I have the following code:

template <class T>
class Outer
{
public:
    Outer();

    template <class U>
    void templateFunc()
    {
    }

private:
    class Inner
    {
    public:
        Inner(Outer& outer)
        {
            outer.templateFunc<int>();
            Outer* outer_ptr = &outer;
            [outer_ptr]() 
            {
                outer_ptr->templateFunc<int>();
            }();
        }
    };

    Inner m_inner;
};

template <class T>
Outer<T>::Outer()
    : m_inner(*this)
{
}

int main()
{
    Outer<double> outer;
}

As you can see, there is a template class that contains a nested class, which in constructor calls some template method of its enclosing class. AFAIK, even though enclosing class is a template class - for the nested class it is a non-dependent name, so calling its template method without template should not be a problem. The problem happens when I define a lambda inside nested class' constructor, capture pointer to outer class, and try to call the same template method - g++7.2 gives the following compilation error:

prog.cc: In lambda function:

prog.cc:22:41: error: expected primary-expression before 'int'
                outer_ptr->templateFunc<int>();
                                        ^~~
prog.cc:22:41: error: expected ';' before 'int'

However, g++-5.4 and g++-6.3 compile this code just fine.
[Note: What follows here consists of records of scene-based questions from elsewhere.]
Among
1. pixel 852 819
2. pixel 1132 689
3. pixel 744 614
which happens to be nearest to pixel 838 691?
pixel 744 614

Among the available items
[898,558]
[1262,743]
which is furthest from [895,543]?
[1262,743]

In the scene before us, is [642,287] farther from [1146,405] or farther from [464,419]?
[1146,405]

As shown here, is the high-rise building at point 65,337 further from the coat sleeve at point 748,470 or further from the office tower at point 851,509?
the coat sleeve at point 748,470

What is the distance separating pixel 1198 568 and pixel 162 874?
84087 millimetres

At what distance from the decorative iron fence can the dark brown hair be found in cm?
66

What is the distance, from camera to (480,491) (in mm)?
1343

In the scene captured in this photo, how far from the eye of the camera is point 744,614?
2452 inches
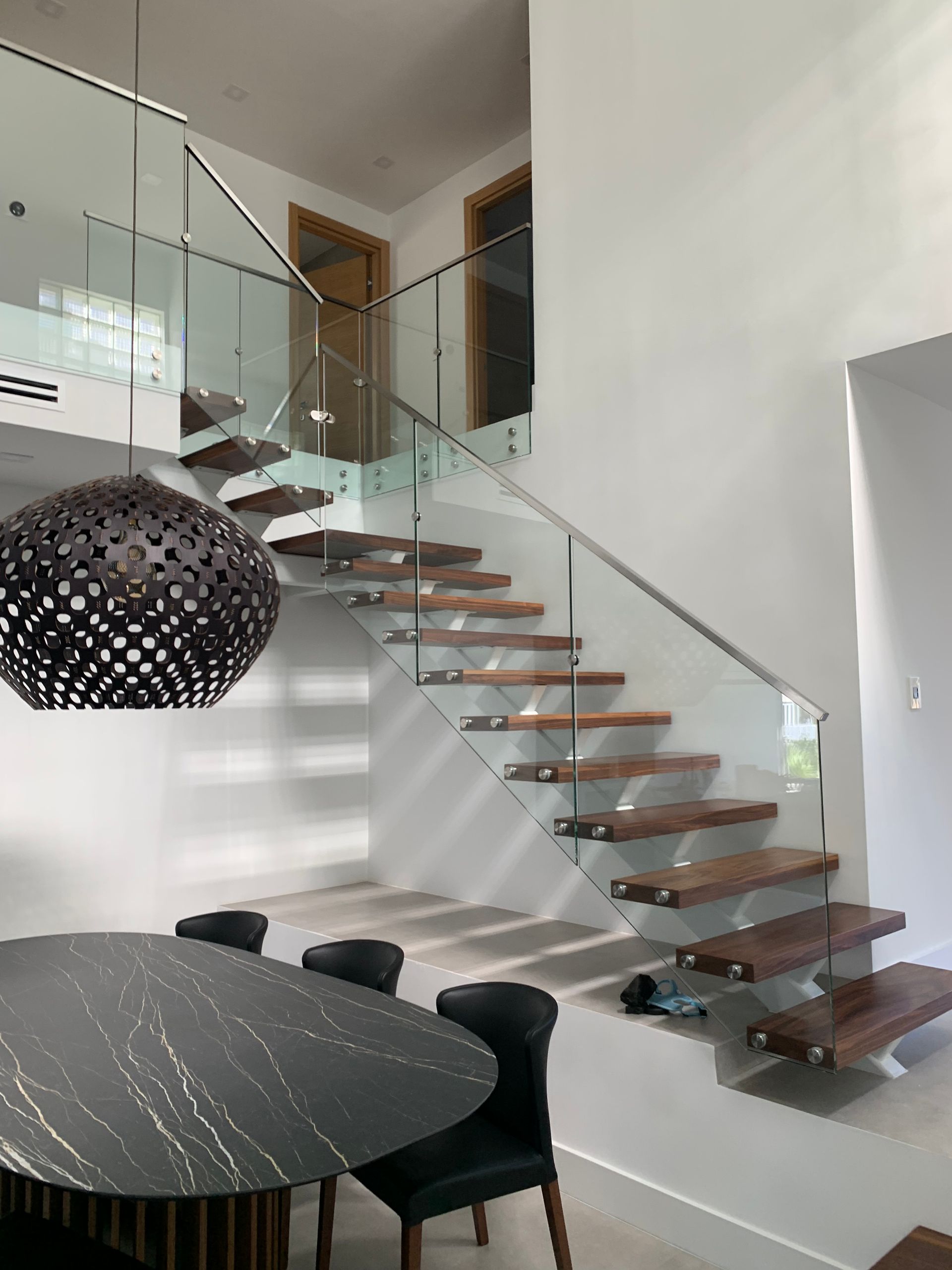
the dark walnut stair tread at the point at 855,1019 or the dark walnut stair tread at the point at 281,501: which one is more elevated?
the dark walnut stair tread at the point at 281,501

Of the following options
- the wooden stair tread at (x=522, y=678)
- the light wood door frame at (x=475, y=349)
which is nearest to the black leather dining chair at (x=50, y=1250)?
the wooden stair tread at (x=522, y=678)

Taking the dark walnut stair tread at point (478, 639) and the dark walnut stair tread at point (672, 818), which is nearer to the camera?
the dark walnut stair tread at point (672, 818)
So it seems that g++-7.2 treats the outer_ptr's type inside the lambda as a dependent name - and I cannot understand why. Can someone explain this to me?

Upvotes: 16

Views: 417

Answers (1)

Barry
Barry

Reputation: 304122

Yes, this is a gcc regression. Filed as 82980.

Here's a reduced example:

template <class T>
struct Outer
{
    template <class U>
    void f();

    void bar(Outer outer) {
        [outer](){ outer.f<int>(); };
    }
};

int main() { }

outer.f is member access for the current instantiation, so that expression shouldn't count as type dependent, so you shouldn't need to provide the template keyword.